BLM alleged that the “cruel and inhumane” embargo policy, rather than the Cuban regime, has interfered with the people’s right to self-determination and lies “at the heart” of Cuba’s turmoil.

Thousands of Cubans marched in demonstration over the weekend to air their grievances with food and medicine shortages, power outages, and the slow COVID vaccination distribution — but mainly to demand an end to the communist dictatorship.

The BLM statement suggests the protestors are rejecting the unfairness of the U.S. moratorium on trade with Cuba, which it claims has yielded inadequate medical supplies and COVID vaccines, despite chants in the street for “Libertad” and other slogans repudiating the authoritarian regime of president Miguel Diaz-Canel.

“Since 1962, the United States has forced pain and suffering on the people of Cuba by cutting off food, medicine and supplies, costing the tiny island nation an estimated $130 billion,” the statement read.

“The people of Cuba are being punished by the U.S. government because the country has maintained its commitment to sovereignty and self-determination,” it adds.

While the Obama administration had relaxed the embargo with Cuba, the succeeding Trump administration largely reinstated and tightened it.

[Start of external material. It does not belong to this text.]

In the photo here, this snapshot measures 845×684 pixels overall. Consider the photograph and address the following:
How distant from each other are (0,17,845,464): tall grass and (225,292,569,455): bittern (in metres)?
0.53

The statement accuses the United States of trying to squash the Cuban people’s attempts to liberate themselves and “crush this Revolution” for decades. It praises the Cuban government for historically showing “solidarity with oppressed peoples of African descent,” despite its long record of committing egregious human rights abuses against its own citizens and political dissenters.

Ignoring the brutality and oppression perpetrated by the Cuban tyranny, BLM concludes that the United States’ embargo on Cuba constitutes a “blatant human rights violation.”